The MNA had expressed his satisfaction after talks with the Tareen-led committee, which promised empowering the MML-Q ministers besides giving it a share in administrative powers in Gujrat, Chakwal and Bahawalpur districts where the Chaudhrys of Gujrat have strong political base. Hints were also given about giving them another slot in the federal cabinet.
The separation of Mr Tareen from the dialogue process speaks volumes about his abrupt departure for abroad. In the past he had always been playing the role of a trouble shooter for the ruling PTI.
On the other hand, Bilawal Bhutto-Zardari has repeated his offer for the MQM to work together to resolve Karachi’s problems, saying the party should focus on the issues of Karachi instead of ministries. The incumbent federal government didn’t have the guts to take along its allies, he added.

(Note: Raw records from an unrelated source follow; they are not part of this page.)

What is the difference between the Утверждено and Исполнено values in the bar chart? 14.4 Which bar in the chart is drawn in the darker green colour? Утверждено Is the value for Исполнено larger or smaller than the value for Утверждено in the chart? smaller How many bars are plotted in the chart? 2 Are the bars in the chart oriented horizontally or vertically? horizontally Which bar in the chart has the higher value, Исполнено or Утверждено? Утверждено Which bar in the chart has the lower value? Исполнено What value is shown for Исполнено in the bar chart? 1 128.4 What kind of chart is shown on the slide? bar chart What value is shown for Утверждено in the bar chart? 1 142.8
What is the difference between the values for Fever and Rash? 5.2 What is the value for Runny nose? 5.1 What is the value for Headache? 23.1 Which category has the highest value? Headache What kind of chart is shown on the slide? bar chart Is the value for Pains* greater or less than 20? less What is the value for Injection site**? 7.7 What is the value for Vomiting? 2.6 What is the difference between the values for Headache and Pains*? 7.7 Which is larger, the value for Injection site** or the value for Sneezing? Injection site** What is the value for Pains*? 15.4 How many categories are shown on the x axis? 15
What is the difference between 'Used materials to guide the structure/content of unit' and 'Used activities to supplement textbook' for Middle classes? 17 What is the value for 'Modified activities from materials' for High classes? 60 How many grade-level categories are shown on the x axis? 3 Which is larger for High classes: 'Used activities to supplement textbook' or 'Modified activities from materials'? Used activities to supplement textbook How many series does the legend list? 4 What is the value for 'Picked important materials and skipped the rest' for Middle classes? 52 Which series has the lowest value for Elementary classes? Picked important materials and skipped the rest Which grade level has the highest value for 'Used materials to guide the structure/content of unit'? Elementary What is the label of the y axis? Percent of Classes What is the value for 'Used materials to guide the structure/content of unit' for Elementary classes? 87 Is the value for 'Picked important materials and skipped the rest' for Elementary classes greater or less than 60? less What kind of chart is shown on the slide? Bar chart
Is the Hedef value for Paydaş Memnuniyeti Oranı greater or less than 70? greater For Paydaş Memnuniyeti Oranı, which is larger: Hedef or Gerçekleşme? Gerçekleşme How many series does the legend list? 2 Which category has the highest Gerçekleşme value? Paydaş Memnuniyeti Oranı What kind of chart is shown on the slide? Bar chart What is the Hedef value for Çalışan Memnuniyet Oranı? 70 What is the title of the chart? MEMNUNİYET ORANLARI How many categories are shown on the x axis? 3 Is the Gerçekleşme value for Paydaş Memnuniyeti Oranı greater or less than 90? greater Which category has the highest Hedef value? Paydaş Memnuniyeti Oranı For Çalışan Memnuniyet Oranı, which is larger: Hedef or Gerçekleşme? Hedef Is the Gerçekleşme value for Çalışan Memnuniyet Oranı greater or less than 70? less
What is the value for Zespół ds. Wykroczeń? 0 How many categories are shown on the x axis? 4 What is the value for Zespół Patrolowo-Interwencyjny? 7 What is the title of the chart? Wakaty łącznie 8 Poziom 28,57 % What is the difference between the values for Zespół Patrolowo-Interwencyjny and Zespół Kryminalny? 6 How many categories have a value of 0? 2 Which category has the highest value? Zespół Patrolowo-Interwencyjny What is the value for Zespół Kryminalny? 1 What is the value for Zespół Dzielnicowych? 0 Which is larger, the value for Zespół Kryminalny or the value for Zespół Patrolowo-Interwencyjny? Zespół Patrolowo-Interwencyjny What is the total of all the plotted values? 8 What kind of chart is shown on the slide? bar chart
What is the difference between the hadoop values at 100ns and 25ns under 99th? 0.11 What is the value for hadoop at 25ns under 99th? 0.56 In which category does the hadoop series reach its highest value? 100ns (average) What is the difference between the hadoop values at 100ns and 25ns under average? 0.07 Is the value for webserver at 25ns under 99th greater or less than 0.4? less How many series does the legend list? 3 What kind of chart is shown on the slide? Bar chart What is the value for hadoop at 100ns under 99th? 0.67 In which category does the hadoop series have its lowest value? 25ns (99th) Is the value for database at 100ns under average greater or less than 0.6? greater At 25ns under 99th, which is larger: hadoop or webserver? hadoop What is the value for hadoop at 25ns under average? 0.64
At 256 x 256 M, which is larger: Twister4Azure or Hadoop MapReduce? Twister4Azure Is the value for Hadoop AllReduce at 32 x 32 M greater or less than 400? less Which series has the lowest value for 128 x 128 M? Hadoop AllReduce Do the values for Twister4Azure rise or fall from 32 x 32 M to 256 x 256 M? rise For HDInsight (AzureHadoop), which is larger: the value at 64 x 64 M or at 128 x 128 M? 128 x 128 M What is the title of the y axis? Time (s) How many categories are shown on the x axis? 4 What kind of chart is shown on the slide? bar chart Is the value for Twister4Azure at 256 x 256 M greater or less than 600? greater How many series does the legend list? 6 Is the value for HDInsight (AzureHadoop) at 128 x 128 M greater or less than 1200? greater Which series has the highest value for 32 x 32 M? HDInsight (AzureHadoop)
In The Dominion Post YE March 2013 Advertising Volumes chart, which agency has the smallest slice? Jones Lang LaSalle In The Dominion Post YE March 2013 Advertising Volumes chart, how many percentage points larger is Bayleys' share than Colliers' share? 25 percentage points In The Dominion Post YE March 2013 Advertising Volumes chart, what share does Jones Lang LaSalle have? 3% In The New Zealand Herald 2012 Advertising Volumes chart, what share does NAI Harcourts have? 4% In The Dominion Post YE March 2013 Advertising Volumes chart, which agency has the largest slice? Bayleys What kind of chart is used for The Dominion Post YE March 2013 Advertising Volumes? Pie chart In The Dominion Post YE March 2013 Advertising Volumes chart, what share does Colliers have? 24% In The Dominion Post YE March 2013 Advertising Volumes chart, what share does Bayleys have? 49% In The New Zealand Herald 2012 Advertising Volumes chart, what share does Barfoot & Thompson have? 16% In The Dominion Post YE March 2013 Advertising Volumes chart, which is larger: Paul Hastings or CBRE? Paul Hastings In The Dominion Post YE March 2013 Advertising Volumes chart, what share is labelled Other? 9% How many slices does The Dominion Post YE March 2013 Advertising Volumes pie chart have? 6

But Khalid Maqbool Siddiqui rejected the offer saying the PPP government in Sindh had the resources and powers to resolve issues of Karachi on its own and replace them (the MQM) as representatives of Karachi.
Meanwhile, seeing pressure by the allies, PM Khan has decided to put his own party in order. In his meeting with Khyber Pakhtunkhwa Chief Minister Mahmood Khan in Islamabad on Friday, he has reportedly asked the latter to mend relations with three former cabinet colleagues — Atif Khan, Shahram Tarakai and Shakeel Ahmed — sacked last week for “plotting” against the CM.
Atif Khan and Shahram Tarakai met the prime minister three days ago to clear “misunderstandings”.
The PM told the CM that he had approved sacking of the ministers to give the message that he (the CM) was his (Imran Khan’s) representative and challenging the CM was like challenging him. He advised Mahmood Khan to give another chance to the removed ministers and thus strengthen his team.